Di toilet ia memandang cermin, melihat potret dirinya yang kembali terlempar pada ruang nostalgia lain. Kali ini, ada dirinya sendiri bersama Sintia sedang mendebatkan sesuatu. Kalau ia tak salah ingat, ini terjadi 6 bulan sebelum hari ini.
"Kalau mantan kamu itu memang ngajak balikan dan kamu masih sayang, ya terima aja. Kenapa malah kayak orang bingung gini?"
"Bas, aku membahas soal kita, lho. Bukan soal dia."
"Coba jelasin, apa yang harus dibahas dari kita?"
"Ya kita ini apa? Apa hubungan kita berdua memang hanya sebatas teman seperti kita menganggap Gian, Mutiana, dan Arni?"Â Sintia membalas pertanyaan dengan pertanyaan. "Kita udah melangkah jauh tanpa kamu sadari."
Baskara masih ingat saat itu butuh waktu beberapa detik untuk menjawab kembali puzzle tak utuh ini.
"Sin, aku sayang sama kamu. Tapi kalau maksud kamu adalah untuk-"
"Stop! Aku tahu kelanjutannya. Selama ini memang aku yang terlalu kepedean dan yakin bahwa kamu punya perasaan lain. Bahkan kejadian di kamar malam itu sama sekali nggak bisa menyentuh hati kamu, kan?"
"Aku cuma nggak siap.
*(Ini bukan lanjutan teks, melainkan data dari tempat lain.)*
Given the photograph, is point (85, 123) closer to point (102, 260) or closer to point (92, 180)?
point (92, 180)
Aku masih belum yakin, Sin."
Mengingat momen itu, tak terasa bahwa mata Baskara sudah basah. Tapi setidaknya ia masih bisa menahan emosi agar tak ada air yang jatuh lebih banyak lagi dari matanya.
Tak seharusnya dia merasa patah seperti ini. Dia yang dulu membuat keputusan, maka seharusnya dia juga yang menanggungnya. Tak ada gunanya juga menyesali keadaan. Waktu merangkak ke depan, bukan belakang. Dan lagi, Sintia sudah bersama seseorang yang memang siap menemaninya hingga tua nanti.